I’m seeing some weird behaviour on my Rockstor machine, and I hope someone more knowledgable than me might be able to shed some light on things.

Every now and then, “an action” concerning Docker seems to fail, and I’ll see something like this in the logs:

sd_journal_get_cursor() failed: 'Cannot assign requested address' [v8.24.0-34.el7]
INFO: task btrfs-cleaner:8092 blocked for more than 120 seconds.
Not tainted 4.12.4-1.el7.elrepo.x86_64 #1
"echo 0 > /proc/sys/kernel/hung_task_timeout_secs" disables this message.
INFO: task dockerd:48368 blocked for more than 120 seconds.

…and several other things timing out in a similar way, after which the Docker daemon unceremoniously shits the bed:

2019/04/28 12:06:57 http error: Unable to proxy the request via the Docker socket (err=context canceled) (code=500)

There’s call traces whenever I see the hung_task_timeout messages in the logs, but those are a bit long to stuff into the thread right away - I could dump those into a file if someone thinks that might help. They tend to contain a lot of references to btrfs-related things.

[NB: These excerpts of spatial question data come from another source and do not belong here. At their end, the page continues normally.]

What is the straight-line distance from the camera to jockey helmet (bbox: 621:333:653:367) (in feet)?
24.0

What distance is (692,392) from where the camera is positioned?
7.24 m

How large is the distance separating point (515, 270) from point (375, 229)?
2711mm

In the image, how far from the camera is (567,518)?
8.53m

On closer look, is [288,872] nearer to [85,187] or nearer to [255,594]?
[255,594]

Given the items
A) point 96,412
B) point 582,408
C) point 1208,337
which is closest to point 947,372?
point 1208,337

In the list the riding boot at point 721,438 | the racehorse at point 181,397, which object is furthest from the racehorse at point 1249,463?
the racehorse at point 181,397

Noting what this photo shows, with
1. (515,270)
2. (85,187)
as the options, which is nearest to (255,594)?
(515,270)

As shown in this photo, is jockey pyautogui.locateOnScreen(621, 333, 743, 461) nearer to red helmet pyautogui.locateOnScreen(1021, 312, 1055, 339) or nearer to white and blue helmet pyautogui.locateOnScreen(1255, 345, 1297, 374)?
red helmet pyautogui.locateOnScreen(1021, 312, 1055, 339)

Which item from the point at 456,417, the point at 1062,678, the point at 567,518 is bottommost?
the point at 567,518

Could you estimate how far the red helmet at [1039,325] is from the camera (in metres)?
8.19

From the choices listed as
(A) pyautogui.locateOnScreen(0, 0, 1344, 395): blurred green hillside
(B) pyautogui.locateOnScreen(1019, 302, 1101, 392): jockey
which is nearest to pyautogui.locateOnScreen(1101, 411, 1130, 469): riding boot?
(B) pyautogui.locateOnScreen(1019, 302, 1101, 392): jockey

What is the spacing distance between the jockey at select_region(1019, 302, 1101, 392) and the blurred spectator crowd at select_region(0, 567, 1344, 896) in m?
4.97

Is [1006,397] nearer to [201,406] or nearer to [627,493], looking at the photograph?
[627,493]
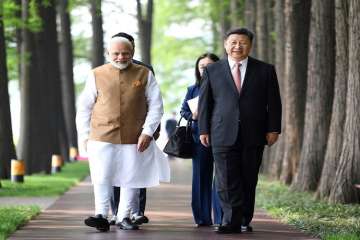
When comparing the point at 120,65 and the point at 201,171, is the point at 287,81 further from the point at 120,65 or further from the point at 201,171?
the point at 120,65

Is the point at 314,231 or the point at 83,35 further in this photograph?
the point at 83,35

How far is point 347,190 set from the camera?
629 inches

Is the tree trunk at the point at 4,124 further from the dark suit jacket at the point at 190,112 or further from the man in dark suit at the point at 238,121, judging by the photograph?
the man in dark suit at the point at 238,121

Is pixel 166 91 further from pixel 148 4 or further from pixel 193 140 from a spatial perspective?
pixel 193 140

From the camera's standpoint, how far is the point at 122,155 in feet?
39.0

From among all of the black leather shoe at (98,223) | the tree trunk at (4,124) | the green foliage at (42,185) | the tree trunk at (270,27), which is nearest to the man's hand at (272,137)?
the black leather shoe at (98,223)

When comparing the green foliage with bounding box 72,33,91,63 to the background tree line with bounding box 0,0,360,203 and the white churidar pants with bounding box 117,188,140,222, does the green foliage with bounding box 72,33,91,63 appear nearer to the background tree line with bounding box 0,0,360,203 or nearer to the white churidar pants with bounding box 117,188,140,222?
the background tree line with bounding box 0,0,360,203

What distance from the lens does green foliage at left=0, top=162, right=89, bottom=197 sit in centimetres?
1889

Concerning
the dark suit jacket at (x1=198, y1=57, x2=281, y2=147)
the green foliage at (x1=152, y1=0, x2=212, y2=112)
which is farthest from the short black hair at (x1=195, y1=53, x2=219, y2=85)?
the green foliage at (x1=152, y1=0, x2=212, y2=112)

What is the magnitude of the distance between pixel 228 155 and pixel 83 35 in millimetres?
41261

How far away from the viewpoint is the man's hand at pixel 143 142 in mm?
11781

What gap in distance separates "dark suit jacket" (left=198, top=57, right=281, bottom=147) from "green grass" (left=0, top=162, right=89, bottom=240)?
2486 mm

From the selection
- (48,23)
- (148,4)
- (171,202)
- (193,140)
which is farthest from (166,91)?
(193,140)

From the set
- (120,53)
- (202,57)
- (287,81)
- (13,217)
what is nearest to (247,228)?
(202,57)
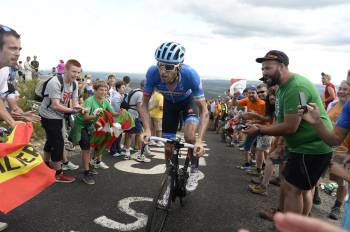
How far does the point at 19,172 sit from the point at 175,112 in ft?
8.42

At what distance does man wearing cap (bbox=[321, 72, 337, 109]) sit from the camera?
9039mm

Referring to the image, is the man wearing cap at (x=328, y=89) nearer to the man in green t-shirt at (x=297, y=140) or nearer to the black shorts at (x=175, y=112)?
the black shorts at (x=175, y=112)

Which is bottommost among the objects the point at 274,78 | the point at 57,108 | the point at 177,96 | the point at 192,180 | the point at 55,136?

Of course, processes in containers keep running, and I can start Docker by restarting the Rockon service, or worst-case the entire server, but it’s kind of annoying to say the least. I could reliably trigger the error by running a nextcloud container, for example, and running things like Watchtower usually brings the house down, too. Sometimes, but not always, the problems seem to affect other services, notably PHP.

I’m kinda stumped as to why this happens. I’m fairly certain that Docker things work for other people, otherwise the forum would contain more similar complaints. The server does it’s thing and gets through scrubs just fine, so it’s not like my disks are on the verge of fiery death. The system is somewhat low-powered (it’s a Celeron-powered HP Gen8 microserver with 6GB of RAM), but it doesn’t seem cramped, overloaded or out of RAM or something. I’ve considered blaming it on the rather ancient version of Docker running on the system, or on BTRFS, but again, it seems to work for other people, so that can’t really be it, right?

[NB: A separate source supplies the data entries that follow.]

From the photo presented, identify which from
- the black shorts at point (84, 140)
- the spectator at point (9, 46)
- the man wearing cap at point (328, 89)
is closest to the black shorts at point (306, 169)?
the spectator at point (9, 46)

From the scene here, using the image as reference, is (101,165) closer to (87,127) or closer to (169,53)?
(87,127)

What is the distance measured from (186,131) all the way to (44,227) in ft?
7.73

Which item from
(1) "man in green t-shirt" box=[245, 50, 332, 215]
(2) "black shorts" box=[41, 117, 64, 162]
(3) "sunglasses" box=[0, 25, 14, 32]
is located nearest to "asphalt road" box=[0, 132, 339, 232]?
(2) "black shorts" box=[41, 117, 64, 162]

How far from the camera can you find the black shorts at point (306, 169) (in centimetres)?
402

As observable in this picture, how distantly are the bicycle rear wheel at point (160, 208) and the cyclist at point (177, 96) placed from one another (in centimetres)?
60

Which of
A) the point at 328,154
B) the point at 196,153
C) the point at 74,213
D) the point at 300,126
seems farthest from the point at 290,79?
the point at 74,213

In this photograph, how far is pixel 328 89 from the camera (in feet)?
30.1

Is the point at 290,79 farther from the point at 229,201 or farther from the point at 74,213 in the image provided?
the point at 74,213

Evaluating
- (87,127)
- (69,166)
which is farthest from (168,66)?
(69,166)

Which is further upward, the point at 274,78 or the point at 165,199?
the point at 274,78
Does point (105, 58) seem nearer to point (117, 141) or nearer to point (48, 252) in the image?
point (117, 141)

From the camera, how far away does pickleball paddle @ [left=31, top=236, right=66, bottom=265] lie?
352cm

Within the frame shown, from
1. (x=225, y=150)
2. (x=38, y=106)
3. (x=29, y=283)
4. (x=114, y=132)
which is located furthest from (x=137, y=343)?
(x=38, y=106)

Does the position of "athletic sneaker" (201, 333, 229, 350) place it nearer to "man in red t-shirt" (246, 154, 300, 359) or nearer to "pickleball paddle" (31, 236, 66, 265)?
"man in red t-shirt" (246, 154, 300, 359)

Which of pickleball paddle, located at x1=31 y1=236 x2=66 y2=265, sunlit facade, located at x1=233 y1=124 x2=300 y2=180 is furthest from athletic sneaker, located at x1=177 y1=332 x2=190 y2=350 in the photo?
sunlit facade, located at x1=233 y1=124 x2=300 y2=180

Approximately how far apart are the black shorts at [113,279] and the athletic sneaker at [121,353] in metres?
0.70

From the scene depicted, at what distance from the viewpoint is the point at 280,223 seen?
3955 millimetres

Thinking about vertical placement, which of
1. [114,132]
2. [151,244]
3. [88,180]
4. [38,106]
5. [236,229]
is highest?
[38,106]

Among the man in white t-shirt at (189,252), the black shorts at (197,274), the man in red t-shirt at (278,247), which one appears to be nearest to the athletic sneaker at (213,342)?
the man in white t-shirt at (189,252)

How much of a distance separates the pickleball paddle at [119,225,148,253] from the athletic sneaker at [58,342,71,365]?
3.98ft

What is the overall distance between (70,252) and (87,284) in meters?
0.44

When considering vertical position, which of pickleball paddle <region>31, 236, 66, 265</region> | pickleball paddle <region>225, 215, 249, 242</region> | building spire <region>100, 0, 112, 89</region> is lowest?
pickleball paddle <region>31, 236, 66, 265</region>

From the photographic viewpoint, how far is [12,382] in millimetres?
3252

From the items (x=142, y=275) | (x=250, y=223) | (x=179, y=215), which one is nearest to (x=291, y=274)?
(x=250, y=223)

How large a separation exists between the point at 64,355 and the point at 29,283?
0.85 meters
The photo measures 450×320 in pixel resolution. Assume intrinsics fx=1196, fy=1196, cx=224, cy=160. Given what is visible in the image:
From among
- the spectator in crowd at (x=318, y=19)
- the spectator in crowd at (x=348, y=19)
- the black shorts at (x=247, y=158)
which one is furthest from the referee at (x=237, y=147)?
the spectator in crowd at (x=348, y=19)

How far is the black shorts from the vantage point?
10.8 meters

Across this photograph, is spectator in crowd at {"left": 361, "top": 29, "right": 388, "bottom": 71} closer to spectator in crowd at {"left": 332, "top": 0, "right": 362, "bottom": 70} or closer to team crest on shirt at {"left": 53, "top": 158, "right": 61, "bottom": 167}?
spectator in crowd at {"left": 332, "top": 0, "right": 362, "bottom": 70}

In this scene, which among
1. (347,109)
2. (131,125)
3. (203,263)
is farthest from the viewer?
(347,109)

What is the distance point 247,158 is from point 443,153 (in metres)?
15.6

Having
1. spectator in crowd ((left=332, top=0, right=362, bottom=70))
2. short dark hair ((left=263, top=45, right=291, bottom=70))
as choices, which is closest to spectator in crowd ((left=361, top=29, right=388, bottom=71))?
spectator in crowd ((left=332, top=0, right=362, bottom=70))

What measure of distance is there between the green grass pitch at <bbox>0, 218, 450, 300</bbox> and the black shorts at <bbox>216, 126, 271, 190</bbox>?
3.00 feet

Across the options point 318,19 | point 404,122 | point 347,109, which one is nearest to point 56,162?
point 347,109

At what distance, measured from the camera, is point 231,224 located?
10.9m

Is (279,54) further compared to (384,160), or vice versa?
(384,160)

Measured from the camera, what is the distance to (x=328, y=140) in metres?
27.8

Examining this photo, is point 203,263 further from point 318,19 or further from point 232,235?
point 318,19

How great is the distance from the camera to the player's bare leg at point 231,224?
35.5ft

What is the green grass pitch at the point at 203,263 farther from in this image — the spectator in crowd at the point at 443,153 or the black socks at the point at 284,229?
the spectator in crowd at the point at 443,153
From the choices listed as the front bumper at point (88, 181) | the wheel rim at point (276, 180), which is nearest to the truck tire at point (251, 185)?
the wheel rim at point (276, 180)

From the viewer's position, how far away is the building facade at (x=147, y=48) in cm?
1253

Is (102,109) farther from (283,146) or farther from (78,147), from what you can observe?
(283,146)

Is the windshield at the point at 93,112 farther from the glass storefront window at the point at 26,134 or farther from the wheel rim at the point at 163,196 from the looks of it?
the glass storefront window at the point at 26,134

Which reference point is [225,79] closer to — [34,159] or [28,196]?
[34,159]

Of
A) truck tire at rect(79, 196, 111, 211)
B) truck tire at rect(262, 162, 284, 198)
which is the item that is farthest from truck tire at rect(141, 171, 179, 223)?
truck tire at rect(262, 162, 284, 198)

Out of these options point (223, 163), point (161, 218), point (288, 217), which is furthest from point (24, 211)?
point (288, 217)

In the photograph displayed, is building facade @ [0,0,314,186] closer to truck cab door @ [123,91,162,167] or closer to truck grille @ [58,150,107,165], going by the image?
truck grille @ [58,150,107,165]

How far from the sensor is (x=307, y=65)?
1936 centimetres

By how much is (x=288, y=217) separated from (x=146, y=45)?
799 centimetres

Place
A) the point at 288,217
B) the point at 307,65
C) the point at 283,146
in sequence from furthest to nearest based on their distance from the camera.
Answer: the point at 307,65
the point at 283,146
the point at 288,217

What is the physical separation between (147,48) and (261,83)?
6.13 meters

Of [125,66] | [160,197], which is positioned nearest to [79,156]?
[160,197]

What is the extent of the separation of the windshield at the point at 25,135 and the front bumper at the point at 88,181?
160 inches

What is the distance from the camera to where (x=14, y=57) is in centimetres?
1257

Currently I’m experiencing a variation on the theme: Portainer declared my docker daemon dead, but running a docker ps from the command line and inspecting containers through Cockpit worked just fine. I’ve stopped and started the service using the Rockstor interface, and now it’s still dead. Sigh.

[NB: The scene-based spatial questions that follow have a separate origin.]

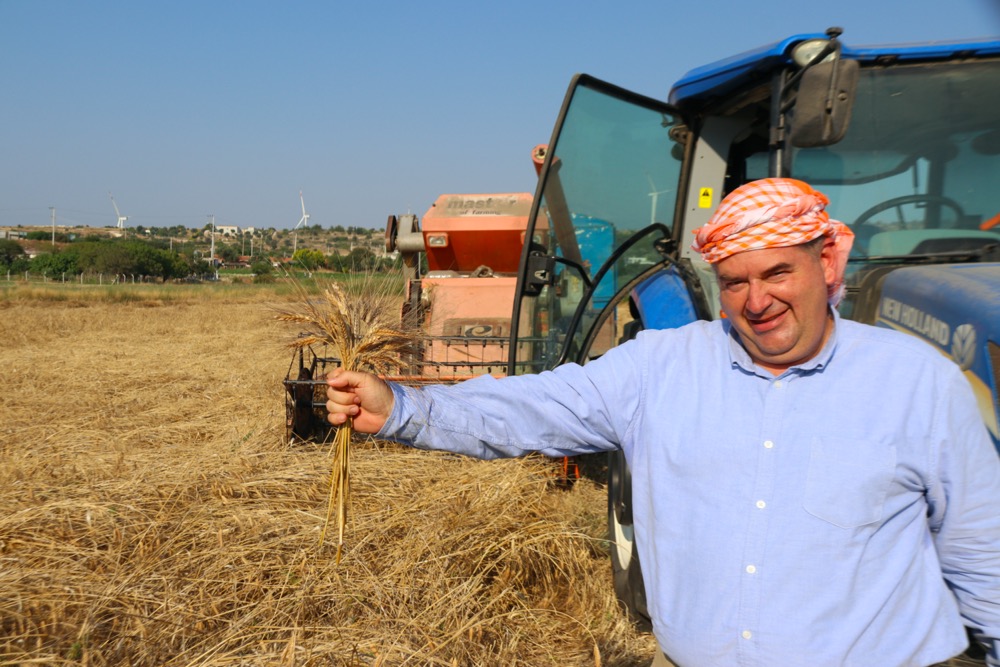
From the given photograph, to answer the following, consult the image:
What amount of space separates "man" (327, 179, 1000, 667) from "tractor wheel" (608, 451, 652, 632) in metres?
1.51

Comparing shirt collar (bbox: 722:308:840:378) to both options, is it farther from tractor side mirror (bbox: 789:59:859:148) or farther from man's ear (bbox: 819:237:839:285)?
tractor side mirror (bbox: 789:59:859:148)

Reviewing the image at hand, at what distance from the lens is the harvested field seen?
8.54 feet

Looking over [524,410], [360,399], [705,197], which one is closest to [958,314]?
[524,410]

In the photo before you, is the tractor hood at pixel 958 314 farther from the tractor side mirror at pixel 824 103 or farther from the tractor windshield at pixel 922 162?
the tractor side mirror at pixel 824 103

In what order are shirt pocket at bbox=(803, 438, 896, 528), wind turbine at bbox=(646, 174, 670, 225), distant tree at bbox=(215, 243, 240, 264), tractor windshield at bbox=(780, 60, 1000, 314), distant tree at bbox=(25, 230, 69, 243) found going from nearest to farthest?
shirt pocket at bbox=(803, 438, 896, 528) < tractor windshield at bbox=(780, 60, 1000, 314) < wind turbine at bbox=(646, 174, 670, 225) < distant tree at bbox=(215, 243, 240, 264) < distant tree at bbox=(25, 230, 69, 243)

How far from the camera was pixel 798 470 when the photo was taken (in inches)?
60.8

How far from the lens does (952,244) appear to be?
9.20 feet

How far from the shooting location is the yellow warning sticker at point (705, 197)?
3824 millimetres

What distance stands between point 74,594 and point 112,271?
45609mm

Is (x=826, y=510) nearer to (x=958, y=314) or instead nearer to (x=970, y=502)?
(x=970, y=502)

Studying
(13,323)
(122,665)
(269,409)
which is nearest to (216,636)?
(122,665)

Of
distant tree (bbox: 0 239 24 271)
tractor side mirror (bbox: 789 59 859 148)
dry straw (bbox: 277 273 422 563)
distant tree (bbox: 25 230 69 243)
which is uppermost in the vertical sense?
distant tree (bbox: 25 230 69 243)

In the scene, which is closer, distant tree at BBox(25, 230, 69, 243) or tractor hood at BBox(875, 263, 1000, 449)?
tractor hood at BBox(875, 263, 1000, 449)

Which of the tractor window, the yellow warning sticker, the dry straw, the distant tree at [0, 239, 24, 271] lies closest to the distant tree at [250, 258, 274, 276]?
the dry straw
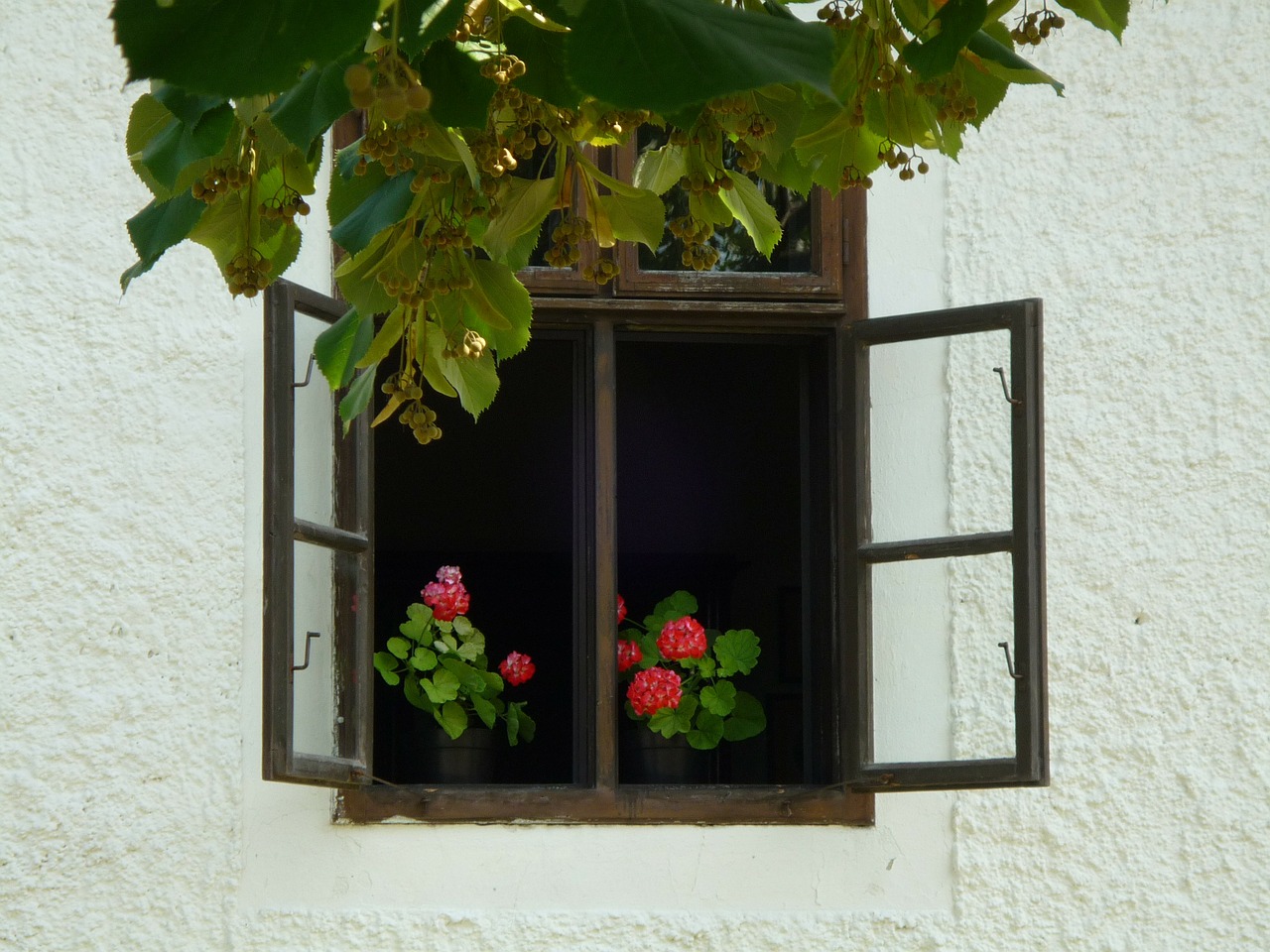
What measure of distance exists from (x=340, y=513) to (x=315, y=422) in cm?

I’m out of ideas, and hoping someone has an interesting avenue to explore. Maybe it’s an abundance of open file descriptors or something silly like that, but I’m not knowledgeable enough to troubleshoot that properly. For now it seems like I have to reboot the machine yet again to get it to a functioning state, and that’s getting rather annoying at this point. Any help or pointers would be greatly appreciated.